THE DINING ROOM, AGAIN. . .high walls, pale yellow, trimmed in white, three big fat pointless arches each—a spectacularly clumsy and unimaginative treatment of space, a single floor fan providing the inadequate ventilation; the lighting surprisingly decent, however, and fresh garden flowers on all the empty tables—one other occupied tonight, by two Japanese or Korean women being entertained (?) or imposed upon by an aging Brit in unpressed jungle linen and sockless white sneakers, smoking enormously while he establishes trust. . .a vampire, perhaps? The son of a pair who "stayed on"? A parasitic expert/would-be guide? A malaria sufferer, living on nerves, possessing a certain sweetness. . .undeniably "donnish" and almost certainly criminal. . .small light-colored eyes awash with the strain of smiling concealment, of seeming to have no thought but obliging and nothing to hide. The two Asian women, smiling and opaque, their glances shuttling silken from his face to one another's faces, his mouth to one another's mouths moving in infrequent question or reply. (3.24.97)

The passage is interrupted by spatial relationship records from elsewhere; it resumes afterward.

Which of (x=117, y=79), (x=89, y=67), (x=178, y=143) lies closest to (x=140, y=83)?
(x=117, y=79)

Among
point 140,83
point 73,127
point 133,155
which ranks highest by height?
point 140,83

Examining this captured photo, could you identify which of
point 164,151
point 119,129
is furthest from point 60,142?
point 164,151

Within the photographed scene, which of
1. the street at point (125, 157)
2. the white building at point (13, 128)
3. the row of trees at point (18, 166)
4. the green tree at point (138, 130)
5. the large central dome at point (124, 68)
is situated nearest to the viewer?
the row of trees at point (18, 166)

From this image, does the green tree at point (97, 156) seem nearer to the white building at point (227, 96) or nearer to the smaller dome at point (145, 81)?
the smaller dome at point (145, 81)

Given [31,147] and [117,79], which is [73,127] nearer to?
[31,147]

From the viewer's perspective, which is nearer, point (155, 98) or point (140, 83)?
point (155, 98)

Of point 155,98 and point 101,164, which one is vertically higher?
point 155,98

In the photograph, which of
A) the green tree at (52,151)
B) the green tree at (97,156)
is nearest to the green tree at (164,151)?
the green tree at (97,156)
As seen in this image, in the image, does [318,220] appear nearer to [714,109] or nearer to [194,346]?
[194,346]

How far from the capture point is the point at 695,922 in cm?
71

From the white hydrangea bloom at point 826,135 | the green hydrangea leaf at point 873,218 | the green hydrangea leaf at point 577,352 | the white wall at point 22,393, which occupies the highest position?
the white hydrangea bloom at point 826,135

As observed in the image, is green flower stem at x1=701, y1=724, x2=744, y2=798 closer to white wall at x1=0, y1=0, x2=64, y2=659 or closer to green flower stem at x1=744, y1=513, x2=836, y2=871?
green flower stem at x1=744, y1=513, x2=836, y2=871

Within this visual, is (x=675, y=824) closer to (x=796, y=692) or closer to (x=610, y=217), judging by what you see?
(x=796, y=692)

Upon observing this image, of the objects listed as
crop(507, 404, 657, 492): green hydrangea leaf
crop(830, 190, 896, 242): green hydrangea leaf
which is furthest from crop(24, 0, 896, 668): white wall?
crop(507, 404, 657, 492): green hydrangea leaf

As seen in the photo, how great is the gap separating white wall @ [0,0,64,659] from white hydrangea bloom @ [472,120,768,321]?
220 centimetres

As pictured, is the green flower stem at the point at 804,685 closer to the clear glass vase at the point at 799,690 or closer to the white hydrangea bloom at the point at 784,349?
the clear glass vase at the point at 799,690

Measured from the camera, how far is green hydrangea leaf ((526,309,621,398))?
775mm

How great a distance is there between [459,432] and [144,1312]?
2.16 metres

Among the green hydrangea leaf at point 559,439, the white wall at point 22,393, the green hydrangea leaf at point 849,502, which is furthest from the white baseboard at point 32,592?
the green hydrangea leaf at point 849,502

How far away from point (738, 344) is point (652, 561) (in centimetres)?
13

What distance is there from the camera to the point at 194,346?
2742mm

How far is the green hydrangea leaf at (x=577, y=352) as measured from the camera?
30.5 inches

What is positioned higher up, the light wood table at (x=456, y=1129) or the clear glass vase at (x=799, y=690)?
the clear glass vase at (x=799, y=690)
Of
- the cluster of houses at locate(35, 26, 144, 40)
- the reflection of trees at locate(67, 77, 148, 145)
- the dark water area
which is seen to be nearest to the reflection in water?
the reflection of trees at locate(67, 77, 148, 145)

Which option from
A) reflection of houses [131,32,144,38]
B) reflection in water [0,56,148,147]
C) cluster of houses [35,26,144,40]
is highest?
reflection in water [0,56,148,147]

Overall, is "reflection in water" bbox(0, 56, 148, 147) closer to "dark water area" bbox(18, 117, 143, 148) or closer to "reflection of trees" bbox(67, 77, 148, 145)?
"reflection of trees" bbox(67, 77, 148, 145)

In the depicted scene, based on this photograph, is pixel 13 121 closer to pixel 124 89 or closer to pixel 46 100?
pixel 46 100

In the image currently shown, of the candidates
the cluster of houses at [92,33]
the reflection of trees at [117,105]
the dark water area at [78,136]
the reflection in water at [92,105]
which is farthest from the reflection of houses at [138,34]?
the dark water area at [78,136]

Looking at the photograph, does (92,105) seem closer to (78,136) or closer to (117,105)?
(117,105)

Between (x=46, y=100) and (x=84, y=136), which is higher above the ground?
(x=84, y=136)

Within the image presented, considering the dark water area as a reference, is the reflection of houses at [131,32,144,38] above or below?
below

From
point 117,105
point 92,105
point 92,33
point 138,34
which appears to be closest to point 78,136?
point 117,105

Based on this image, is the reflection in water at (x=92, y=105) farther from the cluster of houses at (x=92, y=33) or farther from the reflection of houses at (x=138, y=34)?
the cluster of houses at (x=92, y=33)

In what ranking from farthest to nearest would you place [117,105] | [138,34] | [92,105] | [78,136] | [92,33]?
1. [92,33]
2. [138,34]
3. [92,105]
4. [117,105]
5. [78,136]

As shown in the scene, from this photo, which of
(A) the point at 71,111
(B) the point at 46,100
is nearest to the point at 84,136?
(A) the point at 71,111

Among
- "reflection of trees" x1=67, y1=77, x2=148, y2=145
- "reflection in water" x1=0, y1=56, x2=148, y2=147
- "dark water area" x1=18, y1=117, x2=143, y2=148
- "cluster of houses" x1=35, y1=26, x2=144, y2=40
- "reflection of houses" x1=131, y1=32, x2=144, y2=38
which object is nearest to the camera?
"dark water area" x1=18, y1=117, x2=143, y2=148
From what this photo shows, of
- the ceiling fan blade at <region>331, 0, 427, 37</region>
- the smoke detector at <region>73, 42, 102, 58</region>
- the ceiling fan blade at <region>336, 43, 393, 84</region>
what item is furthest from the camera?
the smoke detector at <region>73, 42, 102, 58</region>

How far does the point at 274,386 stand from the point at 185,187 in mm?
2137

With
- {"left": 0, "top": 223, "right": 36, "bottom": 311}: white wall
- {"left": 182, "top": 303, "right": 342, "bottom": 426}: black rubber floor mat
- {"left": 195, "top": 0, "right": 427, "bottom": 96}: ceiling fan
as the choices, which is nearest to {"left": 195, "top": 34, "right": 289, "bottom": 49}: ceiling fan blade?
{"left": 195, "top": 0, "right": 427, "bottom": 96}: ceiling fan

THE ROOM, THE ROOM, back in the room—the sweet dining room manager arranged, for my dessert, an Indian sweet, my dissatisfaction with the condition of the dessert menu having been all too apparent on previous evenings—of which there seem to have been hundreds. . .it was a nice and thoughtful thing to do. . .Before I left the dining room a group of stained boys entered—high school age, several wearing glasses, well-off and well-behaved-looking boys having their Holi night on the town, behaving in a mildly (for them, no doubt extremely) rambunctious manner and staring as if I were the one covered in red powder and paint (as, for them, I am). . .Item in the newspaper about a college in Lucknow that suspended classes last week through tomorrow because the female students were being so harassed ("Eve-teasing" they call it, normally—it happens a lot) by male students touching them up under the pretext of playing early Holi—this is what I was warned about by the holy man at Scindia Ghat and by the hotel manager too, through their separate circumlocutions—this use of color-tossing as a way to touch women is, apparently, becoming more and more notorious and common. It's hard to know, of course, to what extent, if any, a wish on the administration's part for an impromptu five- or six-day vacation at Holi-time contributed to this cancellation of classes. . .whether there really wasn't any alternative but to lock the doors and stay home; whether the male students' lust for further bright handfuls of tit was really so implaccable as to render opposition, censure, punishment, all equally fruitless; whether there was no deterrent course possible, only retreat. . .It could be something that happens every year—the shut-down, I mean—and every year this same excuse, blaming, really, the women; every year, too, the concerned paternal voices in the newspaper decrying the endangered position, the exposed, vulnerable and threatened condition, of women during Holi week—it could all be lip service. I don't know (and probably can't hope to know) whether the break isn't something the women demand, instead of individual suspensions for their tormentors; whether they want out more than they want retribution—and, if so, how much of this choice comes from fondness and how much from fear. . .That education, as a value, is secondary to "tradition," however degraded its forms, is perhaps the only "cultural truth" demonstrated with any clarity by this event. (3.24.97)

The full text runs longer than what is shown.